▸ **TASKS AND EXERCISES**:
[a] In the summary of the MCI conversion prediction paper, turn the paragraph beginning "Limitations of Prior Work" into a short bulleted list that keeps its main facts.
[b] Write the next part of the summary of the MCI-Diff paper, starting after its final paragraph.

▸ **EXCERPTED TEXT**:
Diffusion with a Linguistic Compass: Steering the Generation of Clinically Plausible Future sMRI Representations for Early MCI Conversion Prediction¶

Conference: CVPR 2026
Paper: CVF Open Access
Code: None (Not publicly available)
Area: Medical Imaging / Diffusion Models
Keywords: MCI Conversion Prediction, Longitudinal sMRI Generation, Diffusion Models, LLM Clinical Plausibility, Autoregressive Generation

TL;DR¶

MCI-Diff utilizes a baseline sMRI to "reconstruct" longitudinal imaging features for the future 6–36 months. It trains a diffusion model via multi-task sequence reconstruction to address irregular follow-up intervals and employs a fine-tuned LLM as a "linguistic compass" to score candidate features based on clinical biomarkers. This steers autoregressive generation toward clinically plausible trajectories, improving early MCI conversion prediction accuracy by 5–12% while maintaining immediacy.

Background & Motivation¶

Background: Mild Cognitive Impairment (MCI) follows two paths: progressing to Alzheimer's (pMCI) or remaining stable (sMCI). Predicting this progression early is vital for personalized treatment and clinical trial stratification. Structural MRI (sMRI) approaches are divided into cross-sectional methods (using only baseline scans at month 0) and longitudinal methods (modeling temporal evolution via multiple follow-ups from 0–36 months).

Limitations of Prior Work: A fundamental trade-off exists between immediacy vs. accuracy. Cross-sectional methods offer high immediacy by providing results at baseline but suffer from limited accuracy due to the lack of disease progression signals. Longitudinal methods achieve higher accuracy through temporal trajectories but sacrifice immediacy, as they require up to 36 months of follow-up data before a prediction can be made—a delay patients cannot afford.

Key Challenge: Accuracy stems from longitudinal dynamics, whereas immediacy requires relying solely on baseline data. These two requirements are inherently conflicting. The objective is to achieve both simultaneously. The authors propose directly generating longitudinal latent features from baseline scans, essentially "completing" future follow-ups to enable accurate longitudinal-style prediction at the earliest time point.

Key Insight: Generating realistic longitudinal sMRI sequences is challenging. First, GANs are unstable and VAEs suffer from posterior collapse; combined with high-dimensional sMRI data, naive models struggle with subtle, heterogeneous MCI patterns. Thus, the authors use diffusion models in a low-dimensional feature space for better stability and efficiency. Second, vanilla diffusion fails with irregular temporal sampling (missed visits) and error accumulation during autoregressive generation at uneven intervals.

Core Idea: A multi-task sequence reconstruction approach trains the diffusion model to handle irregular time steps. Subsequently, an LLM serves as an external clinical referee. During each step of autoregressive generation, the LLM selects the most clinically plausible candidate from multiple options, steering the trajectory toward authentic neurodegeneration patterns and suppressing error propagation.

▸ **DATASET SECTION**:

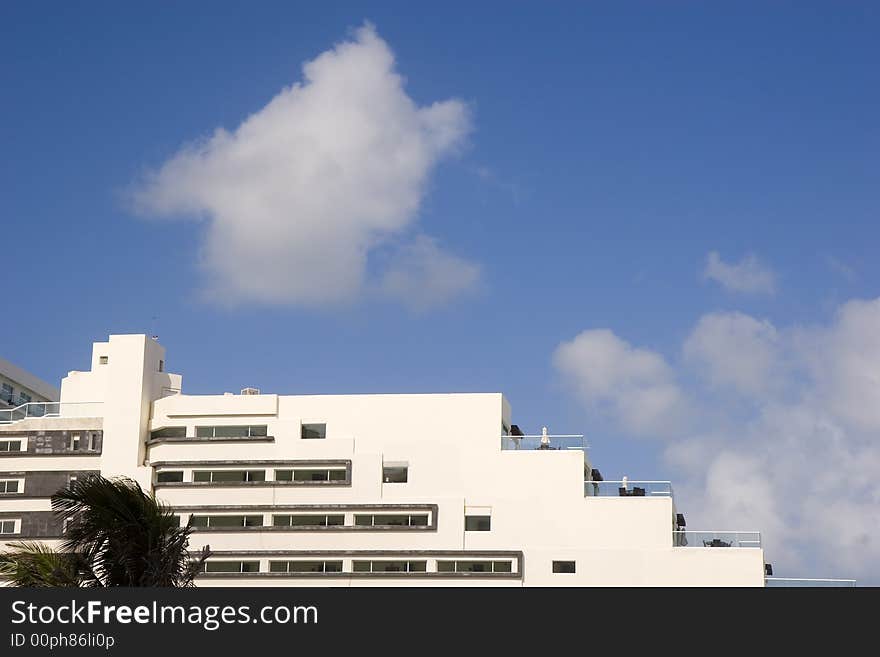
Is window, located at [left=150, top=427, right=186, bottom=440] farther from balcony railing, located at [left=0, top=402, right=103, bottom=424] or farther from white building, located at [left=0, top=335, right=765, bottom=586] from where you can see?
balcony railing, located at [left=0, top=402, right=103, bottom=424]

▸ **REPLIES**:
[a]
- Prior work faces a basic trade-off between immediacy and accuracy.
- Cross-sectional methods give results at baseline, so they offer high immediacy. Because they lack disease progression signals, their accuracy is limited.
- Longitudinal methods use temporal trajectories to reach higher accuracy. They lose immediacy because they need up to 36 months of follow-up data before a prediction can be made, and patients cannot afford that delay.

[b]
Method¶

Overall Architecture¶

The input to MCI-Diff is a 3D sMRI baseline (compressed into a latent vector via a pre-trained feature extractor \(\phi\)). The output is an autoregressively generated sequence of future sMRI features \(\hat{Z}^{(p)}_{1:|\mathcal{T}|-1}\) for months \(\{6, 12, 18, 24, 36\}\). Finally, the "baseline + generated" features are fed into a classifier to predict pMCI/sMCI. The method comprises two stages: Stage 1 (Training) uses multi-task sequence reconstruction to train a shared denoiser as a "trajectory completer" capable of both interpolation and extrapolation. Stage 2 (Sampling) introduces an instruction-tuned LLM as a "linguistic compass" to score \(N\) candidates per step, ensuring clinical consistency.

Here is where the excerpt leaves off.